-- Text block start --

Book Review: ‘Padmavati- The Queen Tells Her Own Story’ by Sutapa Basu


“…As the gold, saffron and blue blaze made rings around her, rising higher and higher, slowly enclosing the New Queen, she was like a sculpture, absolutely still. Nothing seemed to touch her, not the torment, not the grief, not the fear. It defied all principles of logic. Where did the girl find such strength, not garnered by the meditation of ascetics, to tolerate the torture of being burnt alive?”
Padmavati- The Queen Tells Her Own Story

When I saw this book being released by Readomania a few weeks back, I knew that I am almost near the truth. After all the bedlam surrounding the release of the movie ‘Padmavat’, this offering by Readomaia was heartily welcomed. Penned by author Sutapa Basu, ‘Padmavati- The Queen Tells Her Own Story’ is a journey that takes you through various untouched terrains of history. And, as you turn pages after pages, this piece of antiquity leaves you with a feeling of awe and intrigue. The story of queen Padmavati is history, and history has its own taste to relish and savour. Padmavati, the book, does just that. It leaves with a delectable taste of history that lingers within you even after turning the last page.

Synopsis: Mrinalini Rao is an investigative journalist who embarks on a quest to bring about the truth of Rani Padmavati, the Queen of Chittor and perhaps the most enchanting face on the mother Earth. The folklores had already piqued her curiosity, as she read and gorged on all the documents she could lay her hands on. But, none could give her what Chittorgarh Fort would. That’s because lay beneath its womb were countless tales, untold since ages. At the fort, she meets Uma, a local girl, who then catapults her to an unfathomable life changing experience. One, which Mrinalini never concocted even in her wildest dreams. Uma, convinces Mrinalini that she has the key to ‘Padma-wali’ a written document, which had allegedly been penned by Rani Padmavati herself centuries back, in a bid to make the world know her true story. This left the journo flummoxed beyond words. Uma, then goes on to narrate an odyssey, which starts at Singhaldweep and ends with ‘Jauhar’ at the Chittor Fort. Mrinalini is left in a state of stupefaction, and perhaps much more. But, did she managed to step upon the answers she was looking for, is what ‘Padmavati’ is all about.

-- Text block end --
-- Entries start --

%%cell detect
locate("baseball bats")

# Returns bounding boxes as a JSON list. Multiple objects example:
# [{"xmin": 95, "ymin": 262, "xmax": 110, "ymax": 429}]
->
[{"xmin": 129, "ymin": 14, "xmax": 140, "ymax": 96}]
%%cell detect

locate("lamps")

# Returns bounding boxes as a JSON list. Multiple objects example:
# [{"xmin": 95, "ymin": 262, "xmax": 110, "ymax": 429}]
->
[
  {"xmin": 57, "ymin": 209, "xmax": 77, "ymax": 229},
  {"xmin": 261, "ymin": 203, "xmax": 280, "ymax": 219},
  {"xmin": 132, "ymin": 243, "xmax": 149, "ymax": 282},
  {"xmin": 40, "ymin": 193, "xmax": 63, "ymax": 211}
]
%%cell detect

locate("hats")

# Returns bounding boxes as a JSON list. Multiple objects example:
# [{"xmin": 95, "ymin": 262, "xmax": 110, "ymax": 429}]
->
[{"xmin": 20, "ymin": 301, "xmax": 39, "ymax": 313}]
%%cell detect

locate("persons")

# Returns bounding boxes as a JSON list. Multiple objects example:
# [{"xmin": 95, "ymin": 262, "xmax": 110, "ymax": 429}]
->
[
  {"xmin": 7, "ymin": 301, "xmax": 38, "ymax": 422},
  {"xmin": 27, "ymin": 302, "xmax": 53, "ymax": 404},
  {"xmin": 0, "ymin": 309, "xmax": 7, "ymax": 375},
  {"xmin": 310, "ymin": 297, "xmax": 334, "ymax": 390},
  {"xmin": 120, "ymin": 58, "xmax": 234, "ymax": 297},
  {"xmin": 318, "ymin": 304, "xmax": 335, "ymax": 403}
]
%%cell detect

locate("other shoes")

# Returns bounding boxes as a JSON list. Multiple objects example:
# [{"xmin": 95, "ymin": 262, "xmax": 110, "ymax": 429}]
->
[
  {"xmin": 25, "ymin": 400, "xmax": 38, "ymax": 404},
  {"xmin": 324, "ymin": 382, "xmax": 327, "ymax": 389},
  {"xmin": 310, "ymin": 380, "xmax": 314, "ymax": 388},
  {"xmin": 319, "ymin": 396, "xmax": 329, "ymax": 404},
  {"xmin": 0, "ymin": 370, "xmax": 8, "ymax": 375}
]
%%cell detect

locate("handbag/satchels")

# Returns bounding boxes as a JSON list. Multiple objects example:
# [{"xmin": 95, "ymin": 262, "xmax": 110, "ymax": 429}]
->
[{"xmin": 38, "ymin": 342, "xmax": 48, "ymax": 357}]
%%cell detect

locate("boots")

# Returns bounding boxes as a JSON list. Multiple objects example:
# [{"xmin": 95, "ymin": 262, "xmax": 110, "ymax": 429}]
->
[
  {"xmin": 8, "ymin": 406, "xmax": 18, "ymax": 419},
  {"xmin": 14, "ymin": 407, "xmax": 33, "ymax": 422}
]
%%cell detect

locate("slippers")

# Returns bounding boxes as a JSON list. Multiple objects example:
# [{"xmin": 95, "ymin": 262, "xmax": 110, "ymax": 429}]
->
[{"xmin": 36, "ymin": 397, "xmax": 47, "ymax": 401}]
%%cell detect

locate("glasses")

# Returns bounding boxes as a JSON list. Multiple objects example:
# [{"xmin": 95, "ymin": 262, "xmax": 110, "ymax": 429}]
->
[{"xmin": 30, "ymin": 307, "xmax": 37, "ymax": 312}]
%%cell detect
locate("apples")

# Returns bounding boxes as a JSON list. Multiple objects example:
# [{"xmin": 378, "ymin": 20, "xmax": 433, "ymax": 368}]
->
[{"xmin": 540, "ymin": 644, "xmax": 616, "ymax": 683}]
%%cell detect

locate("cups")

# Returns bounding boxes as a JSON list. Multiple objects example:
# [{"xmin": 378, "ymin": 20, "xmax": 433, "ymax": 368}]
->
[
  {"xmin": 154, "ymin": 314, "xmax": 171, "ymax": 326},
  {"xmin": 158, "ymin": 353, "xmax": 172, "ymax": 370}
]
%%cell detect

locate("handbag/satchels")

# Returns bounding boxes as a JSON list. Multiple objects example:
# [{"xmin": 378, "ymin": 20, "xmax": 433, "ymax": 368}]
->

-- Entries end --

Please list every person the synopsis paragraph of the book review names.

= Output for this exercise =
Mrinalini Rao, Rani Padmavati, Uma